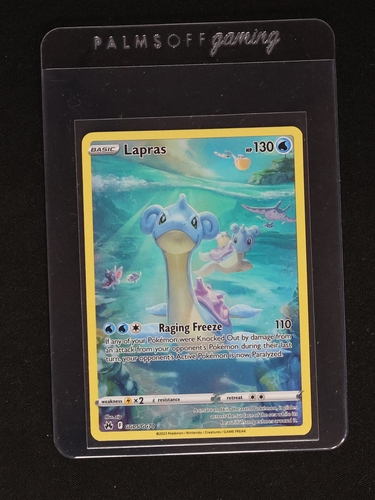 2022 Pokémon Crown Zenith #GG05 Lapras — front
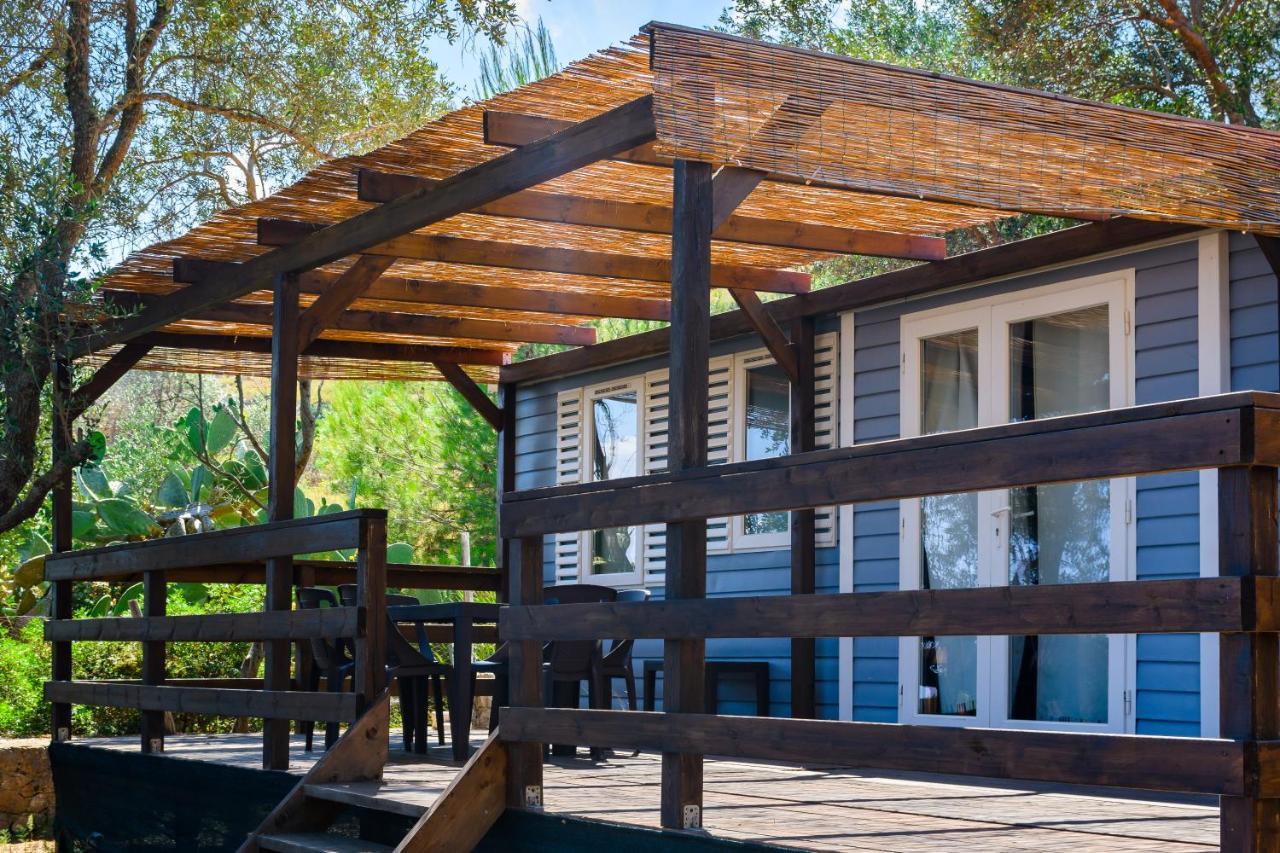 Camping La Scogliera Santa Cesarea Terme Ngoại thất bức ảnh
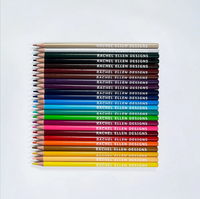 24 Dino Colouring Pencils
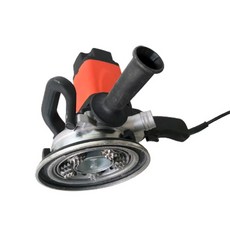 AGP SM125 滾磨機 研磨機 砂磨機 星型磨石適用於壁癌、油漆、瀝青刨除，水泥凹凸不平、塑膠地板、PU防水, 1個, SM125未稅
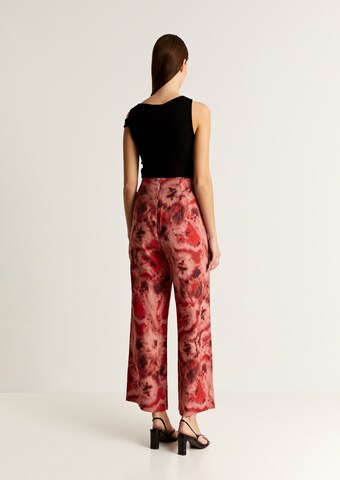 Regular Pantalon Scalpers en rouge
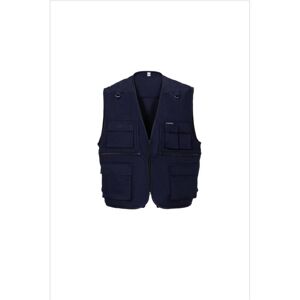 Planam, Unisex, Westen, Sommer Weste marine XXXL S, Blau, (S) Planam, Unisex, Westen, Sommer Weste marine XXXL S, Blau, (S)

::::::

*Exercise*
Rewrite every caption in the material with "Colouring" changed to "Coloring", keeping everything else the same and leaving out the pictures.

*Exercise result*
 2022 Pokémon Crown Zenith #GG05 Lapras — front
 Camping La Scogliera Santa Cesarea Terme Ngoại thất bức ảnh
 24 Dino Coloring Pencils
 AGP SM125 滾磨機 研磨機 砂磨機 星型磨石適用於壁癌、油漆、瀝青刨除，水泥凹凸不平、塑膠地板、PU防水, 1個, SM125未稅
 Regular Pantalon Scalpers en rouge
 Planam, Unisex, Westen, Sommer Weste marine XXXL S, Blau, (S) Planam, Unisex, Westen, Sommer Weste marine XXXL S, Blau, (S)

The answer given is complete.